JS : La formule d’alternance stage-études unique à la MFR répond à un besoin des jeunes d’apprendre dans l’action. C’est une motivation pour les élèves en situation de décrochage scolaire. Plusieurs présentent des difficultés d’apprentissage ou de comportement et évoluent plus aisément en petit groupe. D’autres souhaitent reprendre l’entreprise familiale. Nos élèves sont des garçons à 88 %. Ils arrivent avec nous entre 15 et 18 ans. À cet âge, il est encore temps de les raccrocher à l’école et de leur redonner le goût d’apprendre !

MMD : Nos élèves sont considérés à très haut risque de décrochage scolaire parce qu’ils présentent plusieurs facteurs de risque sur les plans individuel, familial et social, de même que sur le plan scolaire. Ils peuvent venir d’une famille avec un faible niveau de littératie, ou rencontrer des difficultés dans leur parcours de vie. C’est pour cette raison qu’à la MFR, on va mettre en place une approche globale d’accompagnement. L’école et le milieu de vie vont arrimer leurs interventions et partager un plan de soutien concerté pour chaque élève.

JS : Toute une équipe dévouée va se mobiliser autour des jeunes pour les aider à vivre des réussites : orthopédagogue, intervenant·e, travailleur·euse social·e, conseiller·ère en orientation, conseiller·ère en formation, enseignant·e·s et, bien entendu, la direction. Au-delà des matières scolaires, à l’école comme dans le milieu de vie, on va outiller les élèves pour qu’ils deviennent autonomes, responsables et qu’ils soient en mesure de s’engager dans leur parcours scolaire, tout comme dans leur parcours de vie.

MMD : Le taux de réussite de nos élèves est très élevé. Surtout si l’on considère leur niveau de risque de décrochage et les difficultés vécues. C’est incroyable ! Un taux de 78 % de nos élèves présentent des difficultés d’apprentissage et, à l’inverse, 76 % de nos élèves vont obtenir une première certification ou diplomation, ou vont poursuivre leurs études dans un autre centre de formation après la MFR. Et le taux de placement en emploi est élevé également. Plusieurs d’entre eux vont être engagés directement dans l’entreprise où ils ont évolué en stage, ou vont prendre la relève de l’entreprise familiale.

JS : Notre slogan, c’est « Réussir autrement ». Pour y arriver, la force de la MFR, c’est l’accueil, l’accompagnement et le suivi personnalisé pour chacun de nos élèves. Avec l’équipe professionnelle, les élèves, les maîtres de stage, les organismes partenaires de notre communauté et les parents qu’on implique aussi, on va valoriser leurs forces et leurs compétences pour leur faire vivre des réussites.

MMD : Les parcours sont entièrement individualisés à la MFR. L’école offre trois régimes pédagogiques : le secteur « jeunes », le secteur « adultes », et l’enseignement professionnel. Il n’y a pas de date limite d’inscription ici.
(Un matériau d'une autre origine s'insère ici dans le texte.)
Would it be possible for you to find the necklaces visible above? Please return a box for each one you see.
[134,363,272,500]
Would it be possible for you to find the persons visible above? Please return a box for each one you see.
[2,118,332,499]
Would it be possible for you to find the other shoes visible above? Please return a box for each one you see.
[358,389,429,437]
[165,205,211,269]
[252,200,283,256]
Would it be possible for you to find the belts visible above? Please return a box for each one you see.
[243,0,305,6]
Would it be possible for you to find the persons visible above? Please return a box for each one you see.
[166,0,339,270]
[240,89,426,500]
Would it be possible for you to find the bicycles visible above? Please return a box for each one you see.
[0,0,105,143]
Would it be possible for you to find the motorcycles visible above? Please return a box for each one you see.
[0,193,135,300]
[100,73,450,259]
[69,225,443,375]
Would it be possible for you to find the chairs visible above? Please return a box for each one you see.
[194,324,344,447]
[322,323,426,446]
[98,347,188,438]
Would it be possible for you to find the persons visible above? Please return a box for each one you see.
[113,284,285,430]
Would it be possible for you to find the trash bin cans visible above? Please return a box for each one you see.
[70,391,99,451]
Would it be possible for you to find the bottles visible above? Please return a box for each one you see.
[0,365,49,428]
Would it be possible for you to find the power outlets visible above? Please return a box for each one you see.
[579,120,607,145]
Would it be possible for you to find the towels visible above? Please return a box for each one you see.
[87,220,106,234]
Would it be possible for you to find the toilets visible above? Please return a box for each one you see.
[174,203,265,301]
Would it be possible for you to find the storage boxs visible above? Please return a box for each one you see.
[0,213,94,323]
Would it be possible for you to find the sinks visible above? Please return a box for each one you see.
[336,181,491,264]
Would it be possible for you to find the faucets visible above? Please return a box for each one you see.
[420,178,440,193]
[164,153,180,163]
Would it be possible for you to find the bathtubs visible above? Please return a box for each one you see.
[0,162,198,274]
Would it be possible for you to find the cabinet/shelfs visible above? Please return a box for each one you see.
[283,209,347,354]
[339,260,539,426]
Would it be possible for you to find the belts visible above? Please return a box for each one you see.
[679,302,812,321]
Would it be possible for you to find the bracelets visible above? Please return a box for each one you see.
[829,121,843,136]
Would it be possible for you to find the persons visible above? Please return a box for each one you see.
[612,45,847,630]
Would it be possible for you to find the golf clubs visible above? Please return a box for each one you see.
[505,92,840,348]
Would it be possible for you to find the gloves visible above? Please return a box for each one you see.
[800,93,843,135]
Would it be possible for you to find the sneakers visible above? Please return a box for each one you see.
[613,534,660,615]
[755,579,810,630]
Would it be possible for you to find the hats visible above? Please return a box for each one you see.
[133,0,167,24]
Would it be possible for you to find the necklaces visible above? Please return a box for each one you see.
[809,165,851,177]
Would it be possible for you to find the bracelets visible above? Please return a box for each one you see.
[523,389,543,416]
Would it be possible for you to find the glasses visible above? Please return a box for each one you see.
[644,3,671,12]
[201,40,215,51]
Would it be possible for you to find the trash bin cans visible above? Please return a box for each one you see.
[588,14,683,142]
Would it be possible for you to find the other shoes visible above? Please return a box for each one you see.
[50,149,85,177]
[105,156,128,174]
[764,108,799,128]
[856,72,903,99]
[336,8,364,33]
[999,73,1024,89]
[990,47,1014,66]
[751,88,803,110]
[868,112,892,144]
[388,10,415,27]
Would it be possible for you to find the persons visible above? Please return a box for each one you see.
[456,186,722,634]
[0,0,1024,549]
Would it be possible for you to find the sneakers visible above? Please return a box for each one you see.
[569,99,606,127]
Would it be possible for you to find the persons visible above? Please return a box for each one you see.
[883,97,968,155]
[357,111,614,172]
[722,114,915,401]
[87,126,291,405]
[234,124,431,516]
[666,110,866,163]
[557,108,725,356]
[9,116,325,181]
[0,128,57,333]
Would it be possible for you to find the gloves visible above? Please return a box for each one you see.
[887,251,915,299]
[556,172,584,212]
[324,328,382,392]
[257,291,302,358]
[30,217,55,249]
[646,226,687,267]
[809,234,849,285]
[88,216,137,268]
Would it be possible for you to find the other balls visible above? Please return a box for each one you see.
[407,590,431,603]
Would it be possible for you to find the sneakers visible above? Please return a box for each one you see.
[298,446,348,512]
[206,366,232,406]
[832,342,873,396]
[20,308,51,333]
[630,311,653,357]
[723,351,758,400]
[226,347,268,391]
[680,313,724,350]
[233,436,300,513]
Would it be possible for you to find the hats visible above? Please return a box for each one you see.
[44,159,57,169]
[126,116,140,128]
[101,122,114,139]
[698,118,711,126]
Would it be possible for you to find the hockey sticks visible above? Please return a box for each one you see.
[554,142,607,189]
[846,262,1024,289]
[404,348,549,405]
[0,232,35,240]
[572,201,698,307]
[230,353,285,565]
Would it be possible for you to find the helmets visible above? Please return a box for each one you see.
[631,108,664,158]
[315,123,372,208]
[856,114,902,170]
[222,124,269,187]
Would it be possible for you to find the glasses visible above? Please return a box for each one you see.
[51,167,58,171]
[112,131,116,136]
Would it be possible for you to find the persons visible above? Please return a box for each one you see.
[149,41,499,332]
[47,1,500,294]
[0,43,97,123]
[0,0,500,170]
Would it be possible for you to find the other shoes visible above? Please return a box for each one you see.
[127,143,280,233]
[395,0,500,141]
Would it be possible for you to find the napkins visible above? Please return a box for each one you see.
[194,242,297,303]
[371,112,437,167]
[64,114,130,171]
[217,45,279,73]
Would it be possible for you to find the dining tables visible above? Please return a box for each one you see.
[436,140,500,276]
Selon les places disponibles, un élève peut arriver avec nous au courant de l’année, n’importe quand, pour éviter un décrochage imminent. Son dossier scolaire, sa situation personnelle et ses besoins sont évalués et un plan de formation individualisé va être élaboré pour permettre à l’élève d’arriver le plus rapidement possible à ses objectifs. Pour certains, c’est rattraper un retard qui s’est creusé entre différentes matières scolaires, c’est aussi obtenir leurs prérequis pour accéder à la formation professionnelle pour compléter un DEP et, ultimement, obtenir aussi leur DES.

JS : L’expérience professionnelle en milieu de stage permet aux élèves d’augmenter leur engagement dans leur parcours. On les rapproche du milieu du travail pour leur permettre de trouver la motivation nécessaire dans leurs matières scolaires. On les met en action. Et ça, c’est grâce à la collaboration précieuse entre l’école, l’organisme, les familles, les entreprises et la communauté. C’est le facteur le plus important du développement et de la réussite éducative de nos jeunes.

MMD : Les parents nous témoignent de la différence qu’on fait dans la vie de leur enfant. Une forte proportion de notre clientèle, élèves comme parents, a vécu une expérience passée négative en lien avec l’école. Certains parents nous confient que leur enfant a maintenant hâte d’aller en classe et d’arriver à la résidence le dimanche soir ! On veut que nos élèves trouvent ici la place qu’ils n’ont pas trouvée ailleurs.